* [Page excerpt]
※ ※ ※

# moving to cape town



## nealrds (Dec 4, 2013)

guys

i am looking to move to cape town with my family in march with my company, looking to go on a intra company transfer permit, and then apply for temporary residancy.
is this the best way to do it??
also, i will need to purchace a vehicle when i am there as its going to be 5 year contract, do i need a SA driving licence to purchace a vehicle??

alot of othe questions but i will look around on here to see if i can get any other answers.

thanks

neal


----------



## LegalMan (Dec 26, 2012)

"looking to go on a intra company transfer permit, and then apply for temporary residancy."

I don't understand this as an Intra-Company Transfer Permit is already a type of temporary residence permit. Furthermore, if you change your status, your company would need to be notified. Are they happy for you to leave?


----------



## nealrds (Dec 4, 2013)

hi
yes its my company that want me to move, i didnt realise the intra company permit was like that.
as it only lasts for 2 years and can not be extended thats why i said then go for temporary.


----------



## MissGlobal (Aug 4, 2012)

Hey - I'll let others comment about the permits - but for the car...

1 - You don't need a SA license to purchase a car ( buying cash) 
2 - If you want to finance with a bank here - then YES - you will need an SA license to qualify for financing
3 - You don't even need a SA license to buy car insurance


----------

※ ※ ※

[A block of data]

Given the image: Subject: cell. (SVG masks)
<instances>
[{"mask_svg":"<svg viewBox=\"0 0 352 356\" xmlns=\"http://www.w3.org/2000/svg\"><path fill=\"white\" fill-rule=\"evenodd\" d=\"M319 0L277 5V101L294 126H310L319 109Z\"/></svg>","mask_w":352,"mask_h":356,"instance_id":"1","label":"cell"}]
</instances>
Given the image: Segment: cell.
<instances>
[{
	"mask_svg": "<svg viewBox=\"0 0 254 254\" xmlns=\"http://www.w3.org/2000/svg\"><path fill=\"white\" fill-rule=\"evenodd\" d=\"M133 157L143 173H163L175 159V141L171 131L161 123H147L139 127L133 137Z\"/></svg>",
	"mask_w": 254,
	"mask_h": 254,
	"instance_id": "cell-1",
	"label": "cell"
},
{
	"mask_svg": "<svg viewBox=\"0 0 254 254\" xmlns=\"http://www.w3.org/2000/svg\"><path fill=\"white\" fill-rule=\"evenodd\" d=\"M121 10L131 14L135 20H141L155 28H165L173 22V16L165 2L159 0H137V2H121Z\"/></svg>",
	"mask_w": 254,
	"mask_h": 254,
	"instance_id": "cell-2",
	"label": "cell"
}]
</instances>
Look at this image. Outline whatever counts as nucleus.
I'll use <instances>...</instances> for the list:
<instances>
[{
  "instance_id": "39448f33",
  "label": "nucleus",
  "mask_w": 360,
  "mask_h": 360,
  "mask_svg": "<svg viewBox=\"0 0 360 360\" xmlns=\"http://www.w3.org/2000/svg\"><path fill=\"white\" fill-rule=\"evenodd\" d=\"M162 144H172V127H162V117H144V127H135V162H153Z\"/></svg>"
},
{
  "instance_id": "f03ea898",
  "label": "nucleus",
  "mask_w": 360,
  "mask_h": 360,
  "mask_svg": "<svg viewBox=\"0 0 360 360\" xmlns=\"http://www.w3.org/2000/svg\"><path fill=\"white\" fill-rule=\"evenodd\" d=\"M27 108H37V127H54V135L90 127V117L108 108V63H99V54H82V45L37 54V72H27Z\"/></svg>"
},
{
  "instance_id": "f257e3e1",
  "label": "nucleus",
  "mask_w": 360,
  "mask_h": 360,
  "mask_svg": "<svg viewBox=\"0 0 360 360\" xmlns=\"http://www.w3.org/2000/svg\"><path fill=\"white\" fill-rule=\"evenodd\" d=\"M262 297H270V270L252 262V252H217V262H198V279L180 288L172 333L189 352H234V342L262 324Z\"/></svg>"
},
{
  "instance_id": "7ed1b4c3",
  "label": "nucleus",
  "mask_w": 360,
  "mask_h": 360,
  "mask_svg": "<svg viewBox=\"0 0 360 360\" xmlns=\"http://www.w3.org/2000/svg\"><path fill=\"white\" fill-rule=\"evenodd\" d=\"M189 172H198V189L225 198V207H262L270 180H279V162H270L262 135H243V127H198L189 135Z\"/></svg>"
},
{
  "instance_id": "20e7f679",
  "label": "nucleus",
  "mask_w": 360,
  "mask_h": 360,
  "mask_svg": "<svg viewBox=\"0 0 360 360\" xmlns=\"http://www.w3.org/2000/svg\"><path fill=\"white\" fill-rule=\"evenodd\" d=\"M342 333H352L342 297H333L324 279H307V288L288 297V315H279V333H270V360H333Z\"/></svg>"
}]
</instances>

※ ※ ※

* [What this exercise asks]
[A] According to the forum thread about moving to Cape Town, how long does the intra-company transfer permit last?
[B] Return everything in the forum thread about moving to Cape Town from "is this the" down to "any other answers.".

* [Results of the exercise]
[A] It lasts two years and cannot be extended.

[B]
is this the best way to do it??
also, i will need to purchace a vehicle when i am there as its going to be 5 year contract, do i need a SA driving licence to purchace a vehicle??

alot of othe questions but i will look around on here to see if i can get any other answers.